| GOALS |
A – In the book reviews, condense the paragraph beginning "1489—When Giulia Farnese came to Rome" into a shorter version that keeps its main facts.
B – According to the book reviews, why does the reviewer say "You can change the rules!" about the novel's characters' marriage ages? Answer in one to three sentences.
C – Write what comes next in the book reviews, picking up after their final sentence.

| PAGE EXCERPT |
==============================

Now Gaspar is in danger. As the Order tries to possess him, father and son take flight, yet nothing will stop the Order for nothing is beyond them. Hunted by evil and surrounded by horror, Gaspar and his father attempt to outrun a powerful family that will do anything to ensure its own survival. But can any of us escape the fate that awaits us?

This is not a bad book in any way; this is simply an issue of, I am not enough of a badass for this book. It’s properly scary and horrifying in ways I can’t stomach, that’s all. Proper/hardcore horror fans should flock to this, because, you know, as a horror novel, it’s wonderful; complicated, with twisty characters and fucked-up lore and evil that continues after death. It’s excellent! But it’s going to give me nightmares if I keep reading, so I think I’d better stop!

A Blackened Mirror (Memoirs of the Borgia Sibyl #1) by Jo Graham
Genres: Fantasy, Historical Fantasy
ISBN: 9781952456152
Goodreads
three-stars

1489—When Giulia Farnese came to Rome to make an arranged marriage with young noble Orsino Orsini, she dreamed of learning and power in the glittering city of the Renaissance popes. However, her mother-in-law seems frightened, and her husband refuses to consummate the marriage at the direction of the head of his family, Lord Bracciano. But Giulia herself has a secret: she sees visions in mirrors and hears the whispers of spirits, the gifts of an ancient sibyl in an age when magic is heresy punishable by death. Is this ability the reason Bracciano has trapped her in this sham of a marriage?

As she struggles to unearth answers, Giulia finds herself drawn to her mother-in-law's cousin, Cardinal Rodrigo Borgia. Ruthless, sophisticated, and old enough to be Giulia's father, Rodrigo is a humanist, a collector of pagan art and heretical writings, and a loving father to his illegitimate children. He is a bright spot in Giulia's chilly life—but to Bracciano, he's a political rival to be removed. Bracciano's dark rites to summon demons may make Giulia the instrument of Rodrigo's destruction.

Dealing with demons is a mortal sin. Refusing Bracciano would be a fatal mistake. And Giulia’s growing attraction to Rodrigo might be her downfall—or the key to her salvation. To defy the demon's power and seize control of her life, Giulia will need to cross the line between innocence and dangerous knowledge. And once she's descended into that underworld, she is not coming back unchanged.

Another book I’ve spent most of the year trying to read. Graham’s prose is lovely, and I like the main character fine, but…I’m bored. And, if I’m honest, sick to DEATH of 16yo girls having romances with men in their 40s. It’s historical fiction. In this case, historical fantasy. You can change the rules! You’re adding seers and demons and whatnot to the time period, literally NOTHING is stopping you from changing the ages at which people are marrying!

The MC is engaging and very proactive, which feels surprising but pleasing; and the 40yo love interest is genuinely charming. But the book takes so long to get anywhere, and when it does, the magic is a surprisingly low-key part of it. I just had nothing holding me to the story; I didn’t care where it was going (it’s easy enough to guess that the bad guys will be overcome, for example) nor how we were going to get there. The MC is great, but the story she’s in is too slow and doesn’t give her room to manoeuvre, if that makes any sense.

==============================

| DATASET CONTENT |
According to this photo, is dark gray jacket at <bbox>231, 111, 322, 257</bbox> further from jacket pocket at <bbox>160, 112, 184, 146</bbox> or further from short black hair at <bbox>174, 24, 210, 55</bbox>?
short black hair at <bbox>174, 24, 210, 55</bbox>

==============================

| THE REPLIES |
A – In 1489, Giulia Farnese comes to Rome to marry the young noble Orsino Orsini, hoping for learning and power in the city of the Renaissance popes. Her mother-in-law seems frightened. On the orders of his family head, Lord Bracciano, her husband refuses to consummate the marriage. Giulia secretly sees visions in mirrors and hears spirits, gifts of an ancient sibyl at a time when magic is heresy punishable by death. She wonders if this is why Bracciano has trapped her in a sham marriage.

B – The book is historical fantasy, not strict historical fiction. Since it already adds seers and demons to the period, the reviewer argues that nothing stops it from changing the ages at which people marry. The reviewer is tired of 16-year-old girls having romances with men in their 40s.

C –
Deep as the Sky, Red as the Sea by Rita Chang-Eppig
Representation: Chinese cast
ISBN: 1639730389
Goodreads
three-half-stars

For readers of Outlawed, Piranesi, and The Night Tiger, a riveting, roaring adventure novel about a legendary Chinese pirate queen, her fight to save her fleet from the forces allied against them, and the dangerous price of power.

When Shek Yeung sees a Portuguese sailor slay her husband, a feared pirate, she knows she must act swiftly or die. Instead of mourning, Shek Yeung launches a new plan: immediately marrying her husband's second-in-command, and agreeing to bear him a son and heir, in order to retain power over her half of the fleet.

But as Shek Yeung vies for control over the army she knows she was born to lead, larger threats loom. The Chinese Emperor has charged a brutal, crafty nobleman with ridding the South China Seas of pirates, and the Europeans-tired of losing ships, men, and money to Shek Yeung's alliance-have new plans for the area. Even worse, Shek Yeung's cutthroat retributions create problems all their own. As Shek Yeung navigates new motherhood and the crises of leadership, she must decide how long she is willing to fight, and at what price, or risk losing her fleet, her new family, and even her life.

A book of salt and grit, blood and sweat, Deep as the Sky, Red as the Sea is an unmissable portrait of a woman who leads with the courage and ruthlessness of our darkest and most beloved heroes.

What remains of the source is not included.